Department of Radiology, University of Washington School of Medicine, Seattle, Washington, 98195, USA.
Pac Symp Biocomput. 2025;30:215-228. doi: 10.1142/9789819807024_0016.
Artificial Intelligence (AI) algorithms showcase the potential to steer a paradigm shift in clinical medicine, especially medical imaging. Concerns associated with model generalizability and biases necessitate rigorous external validation of AI algorithms prior to their adoption into clinical workflows. To address the barriers associated with patient privacy, intellectual property, and diverse model requirements, we introduce ClinValAI, a framework for establishing robust cloud-based infrastructures to clinically validate AI algorithms in medical imaging. By featuring dedicated workflows for data ingestion, algorithm scoring, and output processing, we propose an easily customizable method to assess AI models and investigate biases. Our novel orchestration mechanism facilitates utilizing the complete potential of the cloud computing environment. ClinValAI's input auditing and standardization mechanisms ensure that inputs consistent with model prerequisites are provided to the algorithm for a streamlined validation. The scoring workflow comprises multiple steps to facilitate consistent inferencing and systematic troubleshooting. The output processing workflow helps identify and analyze samples with missing results and aggregates final outputs for downstream analysis. We demonstrate the usability of our work by evaluating a state-of-the-art breast cancer risk prediction algorithm on a large and diverse dataset of 2D screening mammograms. We perform comprehensive statistical analysis to study model calibration and evaluate performance on important factors, including breast density, age, and race, to identify latent biases. ClinValAI provides a holistic framework to validate medical imaging models and has the potential to advance the development of generalizable AI models in clinical medicine and promote health equity.
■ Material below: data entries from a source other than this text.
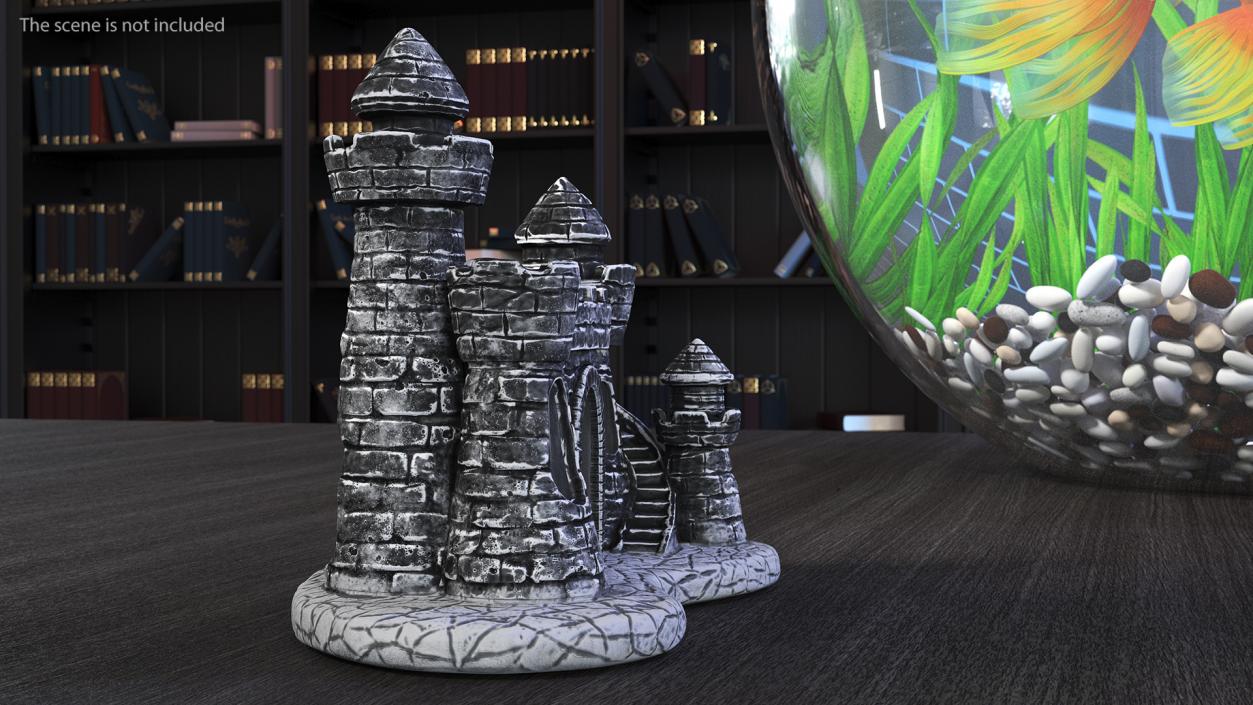 Aquarium Decoration Black Castle 3D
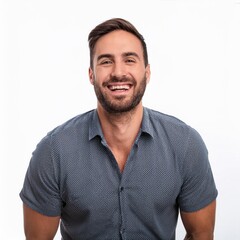Authentic Man Laughing with Joy Isolated on White Background, Clipping Path, Full Depth of Field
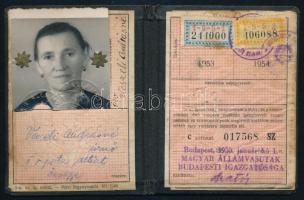 1950 Magyar Államvasutak arcképes igazolványa közszolgálati alkalmazottak és családtagjaik részére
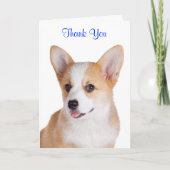 Dank u wel Pembroke Welsh Corgi Wenskaart Bedankkaart (Voorkant)
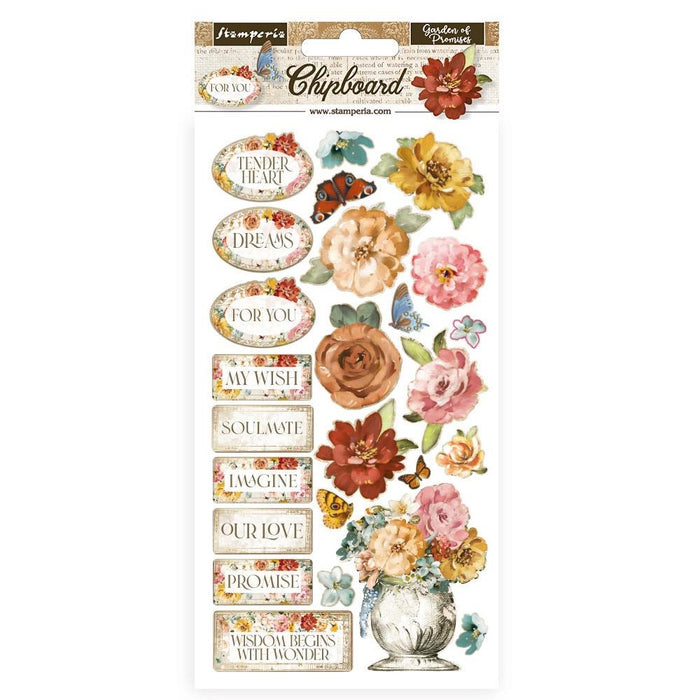 Garden Of Promises Adhesive Chipboard 6"X12"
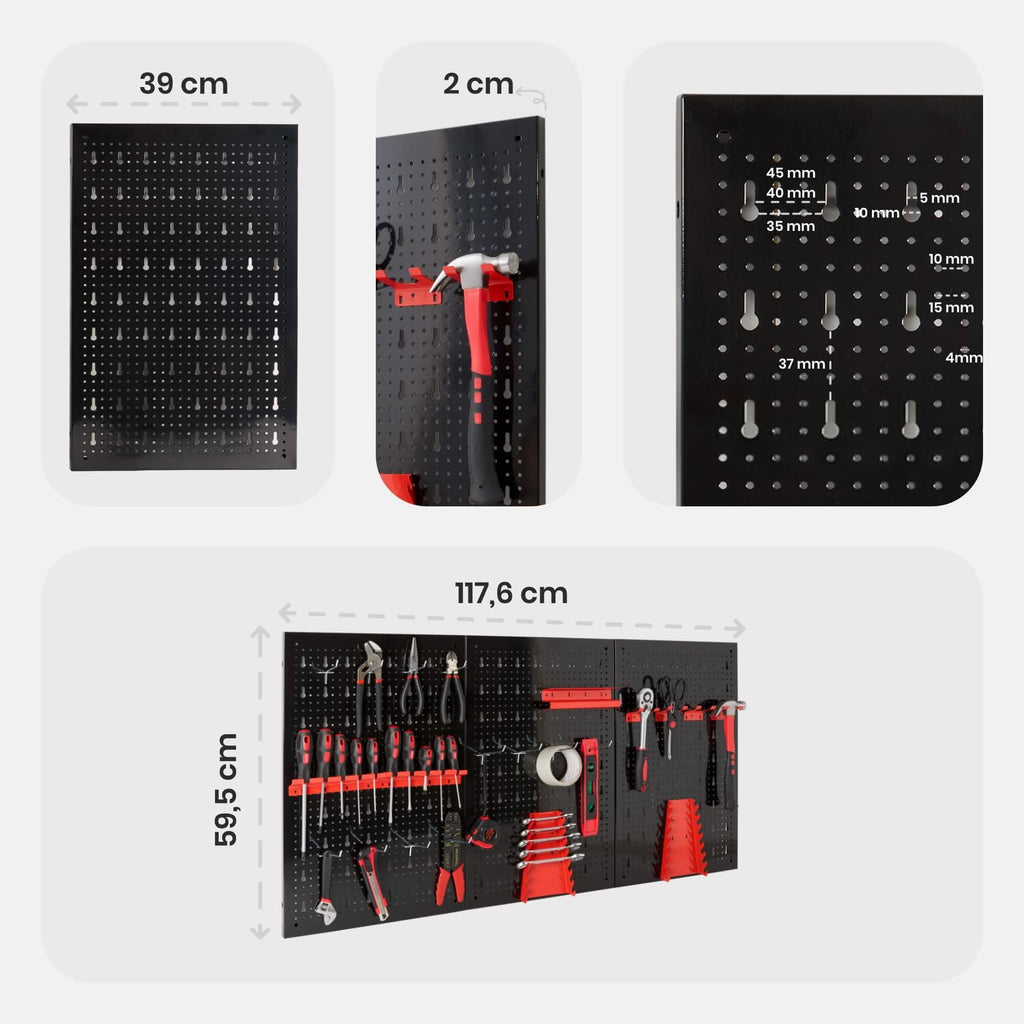 Arebos Werkzeugwand 3-teilige Lochwand Werkstatt | 17-teiliges Hakenset & Halterungen | 117,6 x 59,5 x 2 cm | Werkzeuglochwand aus Metall für Werkstatteinrichtung inkl. Montagematerial | Rot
人工智能(AI)算法展现出推动临床医学范式转变的潜力,尤其是在医学成像领域。与模型通用性和偏差相关的问题使得在将AI算法应用于临床工作流程之前,必须对其进行严格的外部验证。为了解决与患者隐私、知识产权以及多样的模型要求相关的障碍,我们引入了ClinValAI,这是一个用于建立强大的基于云的基础设施,以对医学成像中的AI算法进行临床验证的框架。通过具有专门的数据摄取、算法评分和输出处理工作流程,我们提出了一种易于定制的方法来评估AI模型并调查偏差。我们新颖的编排机制有助于充分利用云计算环境的全部潜力。ClinValAI的输入审核和标准化机制可确保将与模型前提条件一致的输入提供给算法,以实现简化的验证。评分工作流程包括多个步骤,以促进一致的推理和系统的故障排除。输出处理工作流程有助于识别和分析结果缺失的样本,并汇总最终输出以进行下游分析。我们通过在一个包含大量不同二维筛查乳房X光照片的数据集上评估一种先进的乳腺癌风险预测算法,展示了我们工作的实用性。我们进行全面的统计分析,以研究模型校准,并评估在包括乳房密度、年龄和种族等重要因素上的性能,以识别潜在偏差。ClinValAI提供了一个全面的框架来验证医学成像模型,并且有潜力推动临床医学中通用AI模型的发展并促进健康公平。